Task description:
Set down the full listing exactly, character for character.

Excerpted records:
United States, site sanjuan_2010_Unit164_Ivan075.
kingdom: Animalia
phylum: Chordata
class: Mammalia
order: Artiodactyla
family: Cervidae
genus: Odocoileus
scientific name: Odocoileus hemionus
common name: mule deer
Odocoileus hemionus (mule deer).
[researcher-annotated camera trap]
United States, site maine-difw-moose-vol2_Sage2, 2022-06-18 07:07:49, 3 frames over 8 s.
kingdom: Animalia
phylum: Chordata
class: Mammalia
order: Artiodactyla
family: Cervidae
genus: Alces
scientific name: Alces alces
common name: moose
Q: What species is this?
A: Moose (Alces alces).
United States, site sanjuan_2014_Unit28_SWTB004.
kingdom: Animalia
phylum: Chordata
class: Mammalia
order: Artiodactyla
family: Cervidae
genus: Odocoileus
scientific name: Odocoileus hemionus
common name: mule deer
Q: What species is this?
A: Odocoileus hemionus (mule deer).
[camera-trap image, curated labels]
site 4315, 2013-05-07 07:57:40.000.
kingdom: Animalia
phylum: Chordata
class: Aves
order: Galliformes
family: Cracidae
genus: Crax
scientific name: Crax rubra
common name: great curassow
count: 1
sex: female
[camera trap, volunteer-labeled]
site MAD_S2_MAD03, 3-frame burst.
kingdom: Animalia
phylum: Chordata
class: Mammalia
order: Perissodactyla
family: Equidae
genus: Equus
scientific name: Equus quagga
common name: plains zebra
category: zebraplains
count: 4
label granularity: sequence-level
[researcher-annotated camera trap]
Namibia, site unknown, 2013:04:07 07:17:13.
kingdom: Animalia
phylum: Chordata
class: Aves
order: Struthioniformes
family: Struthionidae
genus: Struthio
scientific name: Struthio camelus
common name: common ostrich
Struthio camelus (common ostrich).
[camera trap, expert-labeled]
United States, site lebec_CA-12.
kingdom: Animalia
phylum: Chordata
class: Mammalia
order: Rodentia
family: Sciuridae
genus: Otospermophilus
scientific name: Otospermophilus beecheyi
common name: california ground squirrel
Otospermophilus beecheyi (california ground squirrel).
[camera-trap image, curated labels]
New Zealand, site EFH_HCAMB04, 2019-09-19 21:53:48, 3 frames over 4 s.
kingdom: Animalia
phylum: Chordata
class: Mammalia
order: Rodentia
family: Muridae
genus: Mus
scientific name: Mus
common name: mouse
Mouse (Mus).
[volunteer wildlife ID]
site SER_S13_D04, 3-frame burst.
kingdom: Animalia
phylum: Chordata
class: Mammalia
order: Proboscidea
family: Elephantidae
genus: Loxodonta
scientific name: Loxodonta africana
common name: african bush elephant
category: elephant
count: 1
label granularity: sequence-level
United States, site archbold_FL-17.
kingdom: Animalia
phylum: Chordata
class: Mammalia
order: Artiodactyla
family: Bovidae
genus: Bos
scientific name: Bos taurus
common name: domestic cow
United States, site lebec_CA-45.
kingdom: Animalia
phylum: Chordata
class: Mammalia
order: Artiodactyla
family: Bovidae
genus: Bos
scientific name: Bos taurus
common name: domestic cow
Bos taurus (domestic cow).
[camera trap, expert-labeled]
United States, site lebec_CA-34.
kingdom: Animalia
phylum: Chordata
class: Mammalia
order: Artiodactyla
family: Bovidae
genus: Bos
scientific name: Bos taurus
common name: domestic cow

Exercise answer:
United States, site sanjuan_2010_Unit164_Ivan075.
kingdom: Animalia
phylum: Chordata
class: Mammalia
order: Artiodactyla
family: Cervidae
genus: Odocoileus
scientific name: Odocoileus hemionus
common name: mule deer
Odocoileus hemionus (mule deer).
[researcher-annotated camera trap]
United States, site maine-difw-moose-vol2_Sage2, 2022-06-18 07:07:49, 3 frames over 8 s.
kingdom: Animalia
phylum: Chordata
class: Mammalia
order: Artiodactyla
family: Cervidae
genus: Alces
scientific name: Alces alces
common name: moose
Q: What species is this?
A: Moose (Alces alces).
United States, site sanjuan_2014_Unit28_SWTB004.
kingdom: Animalia
phylum: Chordata
class: Mammalia
order: Artiodactyla
family: Cervidae
genus: Odocoileus
scientific name: Odocoileus hemionus
common name: mule deer
Q: What species is this?
A: Odocoileus hemionus (mule deer).
[camera-trap image, curated labels]
site 4315, 2013-05-07 07:57:40.000.
kingdom: Animalia
phylum: Chordata
class: Aves
order: Galliformes
family: Cracidae
genus: Crax
scientific name: Crax rubra
common name: great curassow
count: 1
sex: female
[camera trap, volunteer-labeled]
site MAD_S2_MAD03, 3-frame burst.
kingdom: Animalia
phylum: Chordata
class: Mammalia
order: Perissodactyla
family: Equidae
genus: Equus
scientific name: Equus quagga
common name: plains zebra
category: zebraplains
count: 4
label granularity: sequence-level
[researcher-annotated camera trap]
Namibia, site unknown, 2013:04:07 07:17:13.
kingdom: Animalia
phylum: Chordata
class: Aves
order: Struthioniformes
family: Struthionidae
genus: Struthio
scientific name: Struthio camelus
common name: common ostrich
Struthio camelus (common ostrich).
[camera trap, expert-labeled]
United States, site lebec_CA-12.
kingdom: Animalia
phylum: Chordata
class: Mammalia
order: Rodentia
family: Sciuridae
genus: Otospermophilus
scientific name: Otospermophilus beecheyi
common name: california ground squirrel
Otospermophilus beecheyi (california ground squirrel).
[camera-trap image, curated labels]
New Zealand, site EFH_HCAMB04, 2019-09-19 21:53:48, 3 frames over 4 s.
kingdom: Animalia
phylum: Chordata
class: Mammalia
order: Rodentia
family: Muridae
genus: Mus
scientific name: Mus
common name: mouse
Mouse (Mus).
[volunteer wildlife ID]
site SER_S13_D04, 3-frame burst.
kingdom: Animalia
phylum: Chordata
class: Mammalia
order: Proboscidea
family: Elephantidae
genus: Loxodonta
scientific name: Loxodonta africana
common name: african bush elephant
category: elephant
count: 1
label granularity: sequence-level
United States, site archbold_FL-17.
kingdom: Animalia
phylum: Chordata
class: Mammalia
order: Artiodactyla
family: Bovidae
genus: Bos
scientific name: Bos taurus
common name: domestic cow
United States, site lebec_CA-45.
kingdom: Animalia
phylum: Chordata
class: Mammalia
order: Artiodactyla
family: Bovidae
genus: Bos
scientific name: Bos taurus
common name: domestic cow
Bos taurus (domestic cow).
[camera trap, expert-labeled]
United States, site lebec_CA-34.
kingdom: Animalia
phylum: Chordata
class: Mammalia
order: Artiodactyla
family: Bovidae
genus: Bos
scientific name: Bos taurus
common name: domestic cow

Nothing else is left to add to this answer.